The Covid-crisis has been likened by many Governments to fighting a war. As we try to work out what the strengths and weaknesses are of the enemy in front us, it’s becoming increasingly clear that we don’t have the basic field knowledge or in scientific terms enough understanding of the epidemiology of the disease.
It is evident that this is a global battle and the frontiers are not in New York, Beijing or Paris but in the tropical and equatorial regions of countries where the public health authorities (national or international) do not have the physical or financial resources to fully understand what is happening at the human-livestock-wildlife interface.
In a recent interview during the current crisis Didier Sicard, emeritus professor of medicine at the Université Paris Descartes, said:
Entomology and research on animal reservoirs is therefore not up to the challenge. Sure it exists, but it may account for 1% of the research funded. Because what fascinates candidates for the Nobel Prize is to find a treatment or the molecular characterization of a new virus and not to elucidate epidemiological transmission pathways. The great infectious discoveries were born this way: the malaria agent, Plasmodium, was discovered by a Frenchman, Alphonse Laveran in the field, in Tunisia. And this is research that is fundamental and that is done on a scale that we have somewhat forgotten. As if the micro vision had finally made the importance of the macro disappear.[5]
The earlier recommendations from Jones et.al., made over 10 years ago, were also very clear and point to that fact that those scientists with expert knowledge of zoonoses, did see this coming:
The global effort for EID surveillance and investigation is poorly allocated, with the majority of our scientific resources focused on places from where the next important emerging pathogen is least likely to originate. We advocate re-allocation of resources for ‘smart surveillance’ of emerging disease hotspots in lower latitudes, such as tropical Africa, Latin America and Asia, including targeted surveillance of at-risk people to identify early case clusters of potentially new EIDs before their large-scale emergence.

Such an approach may have prevented the current pandemic. Surely now the global community, led by the mandated international organisations (UN, WHO, FAO, OIE) and supported by national governments, philanthropists, academia, NGOs and the private sector, must establish, finance and oversee an effective and responsive smart surveillance system.
As the scientific journal, Nature recently reported, “World leaders need to see … international coordination on COVID-19 and will have to step up.
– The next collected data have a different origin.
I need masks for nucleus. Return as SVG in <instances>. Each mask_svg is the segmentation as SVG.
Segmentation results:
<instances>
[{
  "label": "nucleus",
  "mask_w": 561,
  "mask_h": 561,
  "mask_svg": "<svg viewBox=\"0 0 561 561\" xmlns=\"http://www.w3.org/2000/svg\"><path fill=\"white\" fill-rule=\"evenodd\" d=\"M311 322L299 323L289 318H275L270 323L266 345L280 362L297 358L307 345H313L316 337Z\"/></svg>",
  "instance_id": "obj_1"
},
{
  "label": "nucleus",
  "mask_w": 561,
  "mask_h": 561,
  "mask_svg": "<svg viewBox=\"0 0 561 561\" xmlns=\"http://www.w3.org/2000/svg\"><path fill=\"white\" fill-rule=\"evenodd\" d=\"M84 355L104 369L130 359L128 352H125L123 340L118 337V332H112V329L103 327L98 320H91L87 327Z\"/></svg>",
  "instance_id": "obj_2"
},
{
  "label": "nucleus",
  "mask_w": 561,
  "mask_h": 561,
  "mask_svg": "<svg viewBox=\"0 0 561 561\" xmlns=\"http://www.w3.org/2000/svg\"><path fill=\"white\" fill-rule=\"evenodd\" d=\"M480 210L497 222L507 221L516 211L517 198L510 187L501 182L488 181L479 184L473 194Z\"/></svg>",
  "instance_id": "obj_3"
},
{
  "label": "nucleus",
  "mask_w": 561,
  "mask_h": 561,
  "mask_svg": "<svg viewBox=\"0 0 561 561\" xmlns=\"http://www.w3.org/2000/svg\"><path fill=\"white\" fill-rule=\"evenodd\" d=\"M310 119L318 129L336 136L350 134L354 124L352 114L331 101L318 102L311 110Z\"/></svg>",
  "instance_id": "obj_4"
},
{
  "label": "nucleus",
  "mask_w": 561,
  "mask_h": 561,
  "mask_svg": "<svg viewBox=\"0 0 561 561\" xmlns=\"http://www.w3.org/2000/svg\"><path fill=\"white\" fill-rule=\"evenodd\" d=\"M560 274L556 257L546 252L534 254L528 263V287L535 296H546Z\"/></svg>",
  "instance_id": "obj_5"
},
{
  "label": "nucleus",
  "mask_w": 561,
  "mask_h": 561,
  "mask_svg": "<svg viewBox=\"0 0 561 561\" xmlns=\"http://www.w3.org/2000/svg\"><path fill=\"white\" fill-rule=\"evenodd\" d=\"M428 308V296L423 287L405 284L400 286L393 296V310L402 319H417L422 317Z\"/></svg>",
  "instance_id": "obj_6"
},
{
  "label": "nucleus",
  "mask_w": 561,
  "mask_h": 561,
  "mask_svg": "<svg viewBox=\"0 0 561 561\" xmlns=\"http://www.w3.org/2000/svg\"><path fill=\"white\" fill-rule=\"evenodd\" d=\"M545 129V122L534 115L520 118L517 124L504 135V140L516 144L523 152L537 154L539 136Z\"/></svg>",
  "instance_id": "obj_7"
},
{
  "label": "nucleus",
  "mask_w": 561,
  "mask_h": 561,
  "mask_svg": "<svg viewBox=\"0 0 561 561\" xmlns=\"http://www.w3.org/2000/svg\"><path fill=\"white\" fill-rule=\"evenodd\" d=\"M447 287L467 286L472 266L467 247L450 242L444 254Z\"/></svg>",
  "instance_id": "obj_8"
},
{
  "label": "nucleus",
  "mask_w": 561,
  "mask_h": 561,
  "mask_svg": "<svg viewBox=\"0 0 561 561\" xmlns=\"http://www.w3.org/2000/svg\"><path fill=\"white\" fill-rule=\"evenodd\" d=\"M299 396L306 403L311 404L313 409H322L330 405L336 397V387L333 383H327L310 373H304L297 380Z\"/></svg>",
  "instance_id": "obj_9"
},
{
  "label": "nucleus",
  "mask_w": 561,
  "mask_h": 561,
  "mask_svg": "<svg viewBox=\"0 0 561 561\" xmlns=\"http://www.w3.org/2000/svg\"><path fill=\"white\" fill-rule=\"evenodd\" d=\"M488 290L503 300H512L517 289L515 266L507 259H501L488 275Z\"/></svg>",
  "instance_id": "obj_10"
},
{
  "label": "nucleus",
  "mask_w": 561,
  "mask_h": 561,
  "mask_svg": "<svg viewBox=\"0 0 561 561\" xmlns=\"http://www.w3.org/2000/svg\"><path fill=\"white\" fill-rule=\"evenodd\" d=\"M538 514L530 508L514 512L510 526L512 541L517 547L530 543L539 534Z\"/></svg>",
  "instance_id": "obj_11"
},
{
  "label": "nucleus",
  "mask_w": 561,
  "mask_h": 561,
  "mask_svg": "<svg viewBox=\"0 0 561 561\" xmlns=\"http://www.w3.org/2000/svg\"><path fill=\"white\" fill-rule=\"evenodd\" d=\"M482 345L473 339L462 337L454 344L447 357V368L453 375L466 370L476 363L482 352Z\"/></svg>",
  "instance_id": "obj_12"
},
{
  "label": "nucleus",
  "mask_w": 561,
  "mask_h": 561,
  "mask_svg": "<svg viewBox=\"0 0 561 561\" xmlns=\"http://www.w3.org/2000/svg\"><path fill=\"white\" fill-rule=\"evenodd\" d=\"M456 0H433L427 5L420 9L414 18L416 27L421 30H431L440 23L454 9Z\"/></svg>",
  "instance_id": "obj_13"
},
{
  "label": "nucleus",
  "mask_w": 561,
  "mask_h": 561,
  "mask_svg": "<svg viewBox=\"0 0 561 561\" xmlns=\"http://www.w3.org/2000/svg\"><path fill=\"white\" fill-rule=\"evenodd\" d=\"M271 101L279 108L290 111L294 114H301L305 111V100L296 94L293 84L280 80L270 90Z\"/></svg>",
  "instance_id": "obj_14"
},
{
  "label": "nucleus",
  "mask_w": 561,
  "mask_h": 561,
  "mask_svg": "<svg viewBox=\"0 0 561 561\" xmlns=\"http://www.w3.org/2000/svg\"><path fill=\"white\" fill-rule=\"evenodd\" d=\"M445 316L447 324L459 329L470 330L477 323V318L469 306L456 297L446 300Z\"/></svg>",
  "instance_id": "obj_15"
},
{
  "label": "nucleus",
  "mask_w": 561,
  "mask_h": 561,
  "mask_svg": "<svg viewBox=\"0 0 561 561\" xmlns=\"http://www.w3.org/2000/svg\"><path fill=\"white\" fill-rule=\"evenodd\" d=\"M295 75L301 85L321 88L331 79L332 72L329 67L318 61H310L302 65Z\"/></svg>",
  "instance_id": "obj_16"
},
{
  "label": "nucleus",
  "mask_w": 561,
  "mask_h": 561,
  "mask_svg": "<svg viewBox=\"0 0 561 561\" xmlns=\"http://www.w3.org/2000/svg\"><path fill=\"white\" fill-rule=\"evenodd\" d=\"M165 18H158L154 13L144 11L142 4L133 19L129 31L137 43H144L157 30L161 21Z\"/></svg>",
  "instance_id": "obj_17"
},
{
They have no choice, because there’s little point in extinguishing the virus in one country when it’s exploding elsewhere. A genuinely global response is needed — and world leaders must follow the fine example being set by researchers.”[6]
The unimaginable alternative is the inevitably that the horror of the present pandemic is repeated a few years down the line.
1 http://www.emro.who.int/fr/about-who/rc61/zoonotic-diseases.html
2 Avis Anses. Saisine n° 2020-SA-0037
3 Zoonotic disease: emerging public health threats in the Region | RC61 | À propos de l’OMS
5 Nature. 2008 Feb 21;451(7181):990-3. doi: 10.1038/nature06536.